>>>
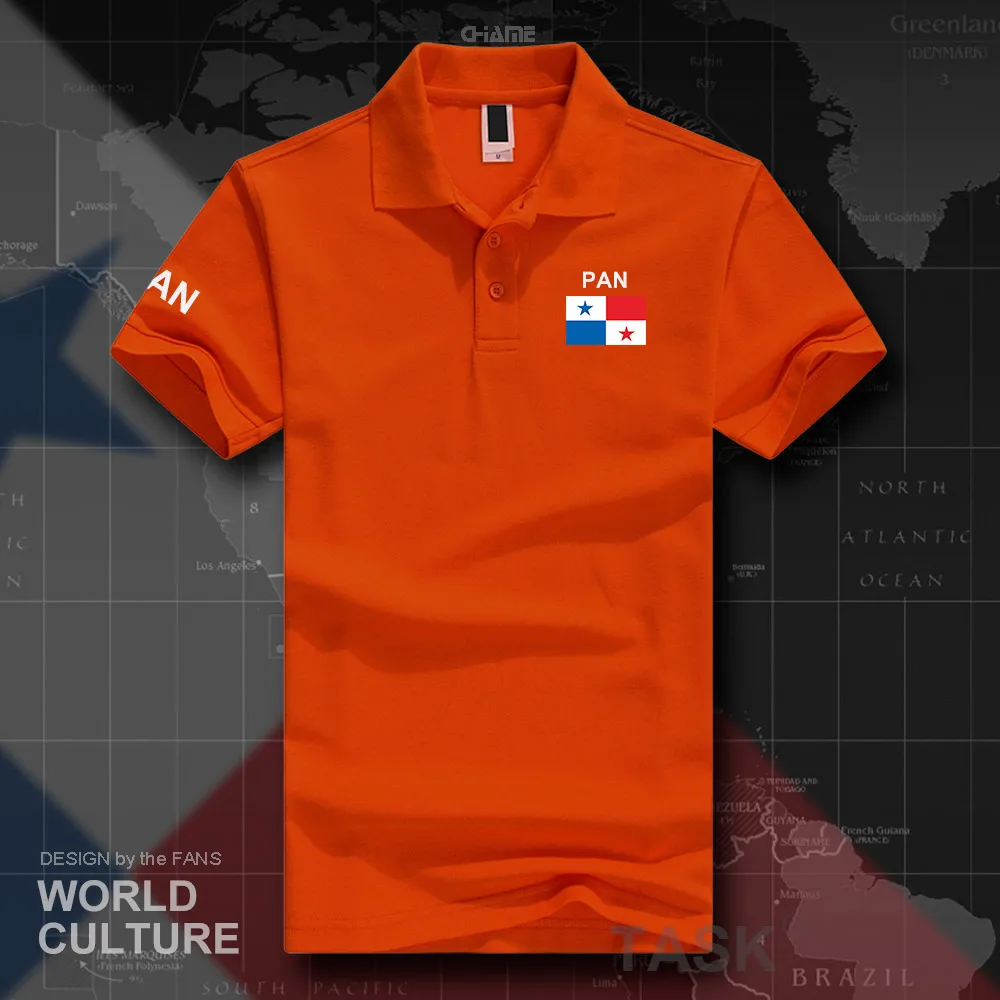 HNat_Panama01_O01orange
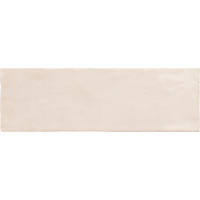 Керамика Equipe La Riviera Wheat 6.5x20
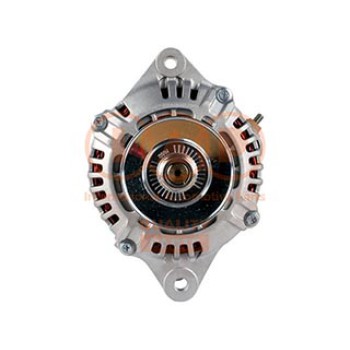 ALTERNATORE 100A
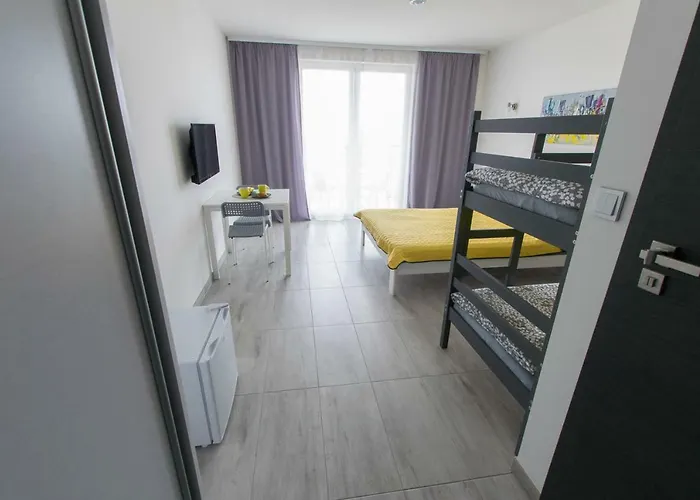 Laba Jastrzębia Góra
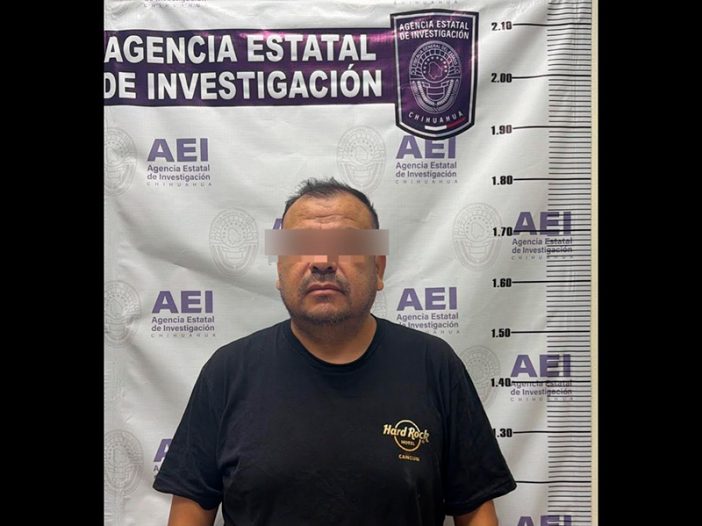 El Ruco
<<<
>>>
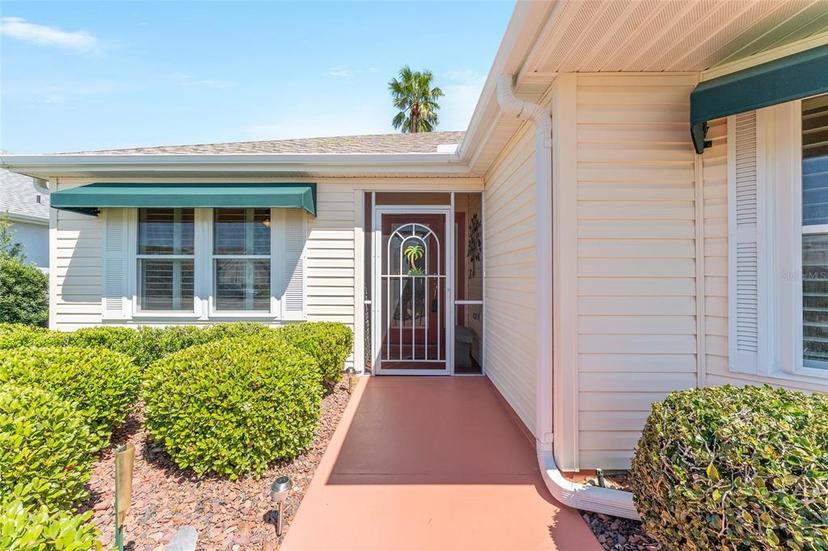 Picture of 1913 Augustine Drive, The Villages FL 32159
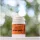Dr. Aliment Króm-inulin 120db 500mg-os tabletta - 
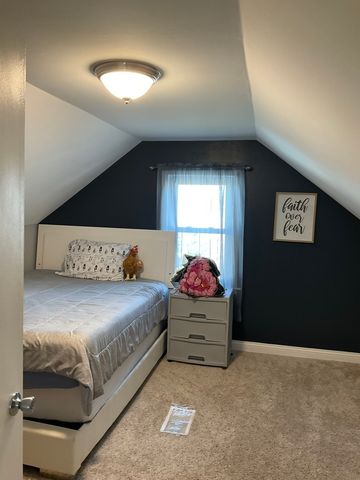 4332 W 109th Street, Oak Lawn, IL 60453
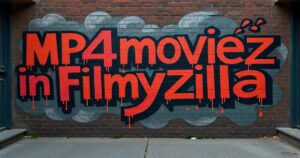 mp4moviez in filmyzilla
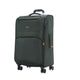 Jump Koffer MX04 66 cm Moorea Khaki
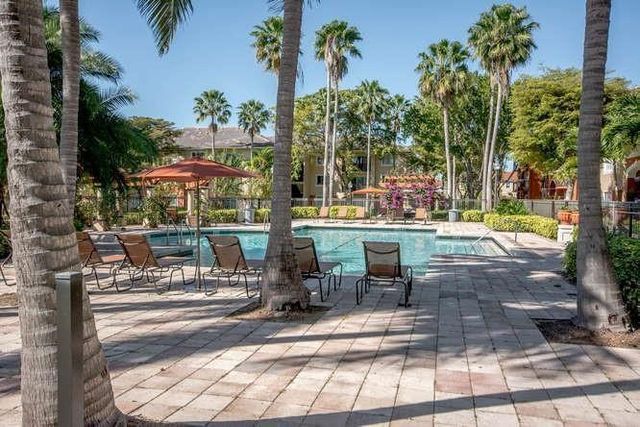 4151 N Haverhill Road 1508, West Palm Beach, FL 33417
<<<
**How to complete this task**
Please rewrite the entries between the lines holding "Picture of 1913" and "4151 N Haverhill", inclusive, substituting "Navy" for "Khaki" and changing nothing else. Leave the pictures out of your answer.

**Task output**
 Picture of 1913 Augustine Drive, The Villages FL 32159
Dr. Aliment Króm-inulin 120db 500mg-os tabletta - 
 4332 W 109th Street, Oak Lawn, IL 60453
 mp4moviez in filmyzilla
 Jump Koffer MX04 66 cm Moorea Navy
 4151 N Haverhill Road 1508, West Palm Beach, FL 33417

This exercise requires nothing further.